Holder told a House appropriations subcommittee that he wants to look into smart gun technology and gun tracking bracelets that only allow the owner of the gun to fire it, when the technology actually works that is.
Transcript from the video:
“I think that one of the things that we learned when we were trying to get passed those common sense reforms last year, Vice President Biden and I had a meeting with a group of technology people and we talked about how guns can be made more safe,” he said.
“By making them either through finger print identification, the gun talks to a bracelet or something that you might wear, how guns can be used only by the person who is lawfully in possession of the weapon.”
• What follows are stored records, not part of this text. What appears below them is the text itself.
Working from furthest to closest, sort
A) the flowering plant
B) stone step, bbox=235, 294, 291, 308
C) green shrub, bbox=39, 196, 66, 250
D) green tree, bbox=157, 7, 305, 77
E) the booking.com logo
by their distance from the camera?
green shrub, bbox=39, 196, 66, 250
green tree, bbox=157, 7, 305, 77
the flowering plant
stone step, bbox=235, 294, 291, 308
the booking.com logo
“It’s those kinds of things that I think we want to try to explore so that we can make sure that people have the ability to enjoy their Second Amendment rights, but at the same time decreasing the misuse of weapons that lead to the kinds of things that we see on a daily basis,” Holder said.
The DOJ wants $382 million to increase its spending in 2014 just for “gun safety”, which has been a miserable failure in the past due to an ignorance of the facts and gun stats.
In the proposal is a request for $2 million in grants to be spent specifically on so called “smart gun” technology that has been proven to be non-effective.
According to Freebeacon.com,
President Barack Obama’s budget proposal also calls for $1.1 billion to “protect Americans from gun violence—including $182 million to support the president’s ‘Now is the Time’ gun safety initiative.”
A recent innovation allows a gun owner to only unlock a safe with a fingerprint scan and an “RFID-equipped bracelet.”
Others have suggested manufacturing GPS tracking and RFID chips into every gun. RFID chips transmit location data and are used by law enforcement agencies to send automatic alerts if a weapon moves away from the tracker, indicating that the gun is lost or stolen.